- [Directions]
Nothing but the lines from the one containing "Hillview herbs.jpg" through the end of the entries below should appear in your answer, transcribed exactly; please drop the pictures.

Excerpted records START

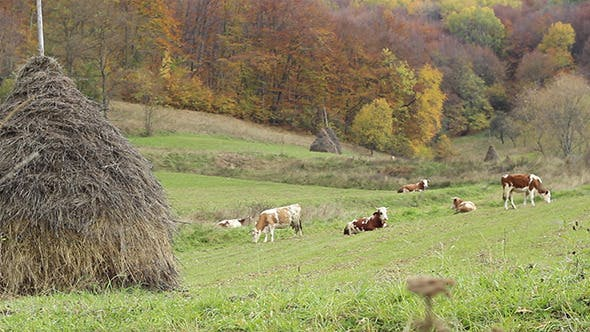 Thumbnail for Cattle Ecological Grazing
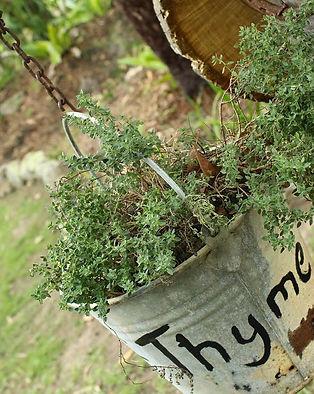 Hillview herbs.jpg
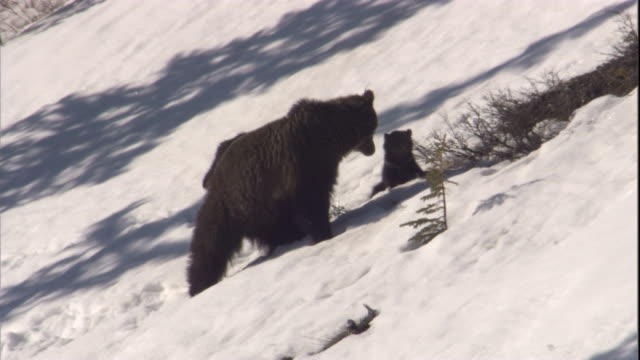 Grizzly bear with cubs in snow, Banff, Canada Available in HD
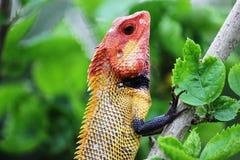 kameleont Royaltyfria Bilder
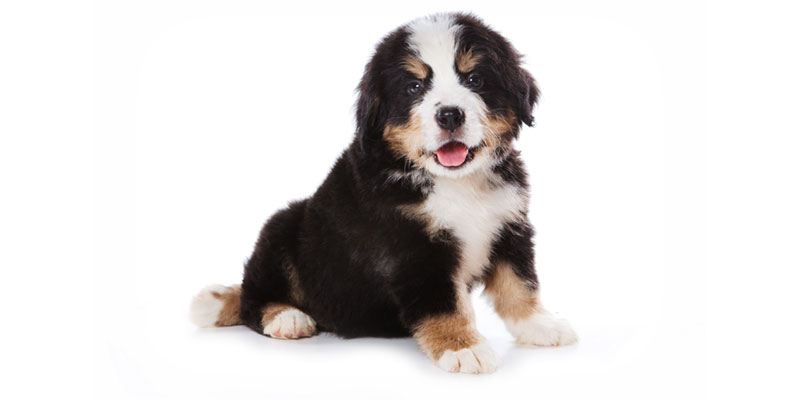 Bernese Mountain Dog puppies for sales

Excerpted records END

- [Result of the task]
 Hillview herbs.jpg
 Grizzly bear with cubs in snow, Banff, Canada Available in HD
 kameleont Royaltyfria Bilder
 Bernese Mountain Dog puppies for sales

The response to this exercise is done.